◆ **DESCRIPTION OF THE TASK**
Would you copy only the lines below, beginning with the one that contains "How far apart from" and running through the last entry line?

Saved data entries
- - - - - - -

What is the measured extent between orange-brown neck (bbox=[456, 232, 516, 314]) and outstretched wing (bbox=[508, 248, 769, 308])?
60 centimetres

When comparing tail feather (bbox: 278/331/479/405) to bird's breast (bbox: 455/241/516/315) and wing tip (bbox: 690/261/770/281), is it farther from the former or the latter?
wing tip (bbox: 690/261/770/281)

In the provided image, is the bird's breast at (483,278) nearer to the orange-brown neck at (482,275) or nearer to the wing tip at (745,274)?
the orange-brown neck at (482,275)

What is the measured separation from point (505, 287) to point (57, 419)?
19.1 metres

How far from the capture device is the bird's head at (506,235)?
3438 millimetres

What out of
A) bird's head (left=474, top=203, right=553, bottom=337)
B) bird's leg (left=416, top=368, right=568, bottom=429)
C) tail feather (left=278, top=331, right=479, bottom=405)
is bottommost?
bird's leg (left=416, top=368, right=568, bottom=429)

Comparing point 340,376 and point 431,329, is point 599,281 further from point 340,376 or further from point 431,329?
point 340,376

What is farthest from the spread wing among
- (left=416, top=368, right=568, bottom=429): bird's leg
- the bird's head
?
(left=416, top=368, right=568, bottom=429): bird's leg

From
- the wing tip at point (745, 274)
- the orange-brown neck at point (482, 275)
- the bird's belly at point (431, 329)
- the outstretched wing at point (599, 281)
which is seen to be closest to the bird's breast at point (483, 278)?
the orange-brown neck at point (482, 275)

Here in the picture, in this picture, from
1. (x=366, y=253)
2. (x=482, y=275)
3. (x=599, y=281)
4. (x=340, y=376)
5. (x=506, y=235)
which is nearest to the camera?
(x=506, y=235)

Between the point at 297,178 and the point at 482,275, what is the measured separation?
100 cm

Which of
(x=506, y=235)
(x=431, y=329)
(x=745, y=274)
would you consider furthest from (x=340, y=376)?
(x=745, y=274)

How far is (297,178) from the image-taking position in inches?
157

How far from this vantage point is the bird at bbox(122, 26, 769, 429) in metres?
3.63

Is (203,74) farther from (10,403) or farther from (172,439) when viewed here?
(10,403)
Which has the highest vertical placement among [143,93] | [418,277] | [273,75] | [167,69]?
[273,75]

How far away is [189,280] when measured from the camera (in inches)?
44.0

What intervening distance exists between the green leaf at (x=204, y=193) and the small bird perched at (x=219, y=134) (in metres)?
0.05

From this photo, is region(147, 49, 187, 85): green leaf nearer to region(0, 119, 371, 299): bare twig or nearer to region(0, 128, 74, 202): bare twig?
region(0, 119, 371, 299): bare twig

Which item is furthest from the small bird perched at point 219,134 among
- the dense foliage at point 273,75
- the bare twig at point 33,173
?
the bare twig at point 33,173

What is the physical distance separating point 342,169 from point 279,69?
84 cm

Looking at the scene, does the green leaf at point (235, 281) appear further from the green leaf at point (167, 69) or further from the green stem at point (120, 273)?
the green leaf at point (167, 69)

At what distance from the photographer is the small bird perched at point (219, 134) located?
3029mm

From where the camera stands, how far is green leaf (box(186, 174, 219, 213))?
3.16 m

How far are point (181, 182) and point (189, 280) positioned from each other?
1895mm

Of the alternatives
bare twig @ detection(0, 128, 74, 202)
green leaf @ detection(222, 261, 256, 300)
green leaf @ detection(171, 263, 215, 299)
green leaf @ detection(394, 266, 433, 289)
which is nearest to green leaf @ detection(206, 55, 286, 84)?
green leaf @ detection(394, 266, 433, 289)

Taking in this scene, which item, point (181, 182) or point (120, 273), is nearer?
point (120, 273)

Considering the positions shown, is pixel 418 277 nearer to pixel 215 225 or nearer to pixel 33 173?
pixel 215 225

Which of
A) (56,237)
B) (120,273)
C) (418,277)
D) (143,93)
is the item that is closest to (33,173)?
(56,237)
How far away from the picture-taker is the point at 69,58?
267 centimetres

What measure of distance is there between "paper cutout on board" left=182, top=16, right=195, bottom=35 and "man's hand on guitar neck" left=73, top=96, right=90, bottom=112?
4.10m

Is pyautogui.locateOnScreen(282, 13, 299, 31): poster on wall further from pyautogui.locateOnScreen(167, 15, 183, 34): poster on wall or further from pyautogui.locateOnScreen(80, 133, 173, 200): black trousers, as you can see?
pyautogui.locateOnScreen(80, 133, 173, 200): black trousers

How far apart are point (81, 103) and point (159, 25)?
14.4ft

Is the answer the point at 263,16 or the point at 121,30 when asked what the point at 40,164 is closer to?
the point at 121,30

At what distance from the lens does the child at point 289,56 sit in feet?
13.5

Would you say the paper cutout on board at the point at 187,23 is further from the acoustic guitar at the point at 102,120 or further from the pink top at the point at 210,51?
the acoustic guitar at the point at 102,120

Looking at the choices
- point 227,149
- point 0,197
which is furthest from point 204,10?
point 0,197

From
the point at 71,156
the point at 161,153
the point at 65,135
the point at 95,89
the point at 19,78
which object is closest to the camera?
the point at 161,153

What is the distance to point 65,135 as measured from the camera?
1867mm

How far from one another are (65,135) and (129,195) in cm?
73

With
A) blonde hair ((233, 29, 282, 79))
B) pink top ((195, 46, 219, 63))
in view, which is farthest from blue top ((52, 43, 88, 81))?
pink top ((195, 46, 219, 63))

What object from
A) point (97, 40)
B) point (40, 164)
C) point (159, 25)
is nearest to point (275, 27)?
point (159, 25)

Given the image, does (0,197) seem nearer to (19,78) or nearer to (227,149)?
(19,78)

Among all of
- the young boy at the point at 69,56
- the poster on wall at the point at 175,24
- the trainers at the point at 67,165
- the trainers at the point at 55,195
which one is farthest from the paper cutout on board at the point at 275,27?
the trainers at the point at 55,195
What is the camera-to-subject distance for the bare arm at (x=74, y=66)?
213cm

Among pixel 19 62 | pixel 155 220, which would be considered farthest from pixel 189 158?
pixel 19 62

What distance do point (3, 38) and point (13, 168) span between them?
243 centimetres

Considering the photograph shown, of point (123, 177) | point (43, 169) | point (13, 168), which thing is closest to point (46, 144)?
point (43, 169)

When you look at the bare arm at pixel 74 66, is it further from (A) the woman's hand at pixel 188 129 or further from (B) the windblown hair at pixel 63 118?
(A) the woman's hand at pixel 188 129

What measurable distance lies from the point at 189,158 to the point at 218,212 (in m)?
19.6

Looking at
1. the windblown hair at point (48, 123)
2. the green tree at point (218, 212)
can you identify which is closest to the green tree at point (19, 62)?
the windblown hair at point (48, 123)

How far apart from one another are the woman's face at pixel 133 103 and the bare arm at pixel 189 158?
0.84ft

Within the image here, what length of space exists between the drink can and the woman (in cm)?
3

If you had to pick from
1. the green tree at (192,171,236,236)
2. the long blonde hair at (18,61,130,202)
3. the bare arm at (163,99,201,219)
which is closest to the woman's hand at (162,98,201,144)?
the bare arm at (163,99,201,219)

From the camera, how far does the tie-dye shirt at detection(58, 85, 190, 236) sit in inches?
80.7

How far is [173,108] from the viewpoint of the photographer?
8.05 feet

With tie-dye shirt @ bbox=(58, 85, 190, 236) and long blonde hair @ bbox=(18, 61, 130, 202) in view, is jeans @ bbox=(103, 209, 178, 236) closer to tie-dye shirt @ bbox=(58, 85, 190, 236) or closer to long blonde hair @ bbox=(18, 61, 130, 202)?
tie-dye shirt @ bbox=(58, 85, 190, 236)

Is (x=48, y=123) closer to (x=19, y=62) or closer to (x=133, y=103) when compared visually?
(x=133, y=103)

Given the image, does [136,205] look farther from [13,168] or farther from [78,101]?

- - - - - - -

◆ **TASK RESPONSE**
How far apart from one another are the woman's face at pixel 133 103 and the bare arm at pixel 189 158?
0.84ft

Within the image here, what length of space exists between the drink can and the woman (in cm)?
3

If you had to pick from
1. the green tree at (192,171,236,236)
2. the long blonde hair at (18,61,130,202)
3. the bare arm at (163,99,201,219)
which is closest to the woman's hand at (162,98,201,144)?
the bare arm at (163,99,201,219)

From the camera, how far does the tie-dye shirt at detection(58, 85, 190, 236) sit in inches?
80.7

How far is [173,108] from the viewpoint of the photographer?
8.05 feet

With tie-dye shirt @ bbox=(58, 85, 190, 236) and long blonde hair @ bbox=(18, 61, 130, 202) in view, is jeans @ bbox=(103, 209, 178, 236) closer to tie-dye shirt @ bbox=(58, 85, 190, 236) or closer to long blonde hair @ bbox=(18, 61, 130, 202)?
tie-dye shirt @ bbox=(58, 85, 190, 236)

Is (x=48, y=123) closer to (x=19, y=62) or closer to (x=133, y=103) when compared visually?
(x=133, y=103)

Given the image, does [136,205] look farther from [13,168] or farther from [78,101]?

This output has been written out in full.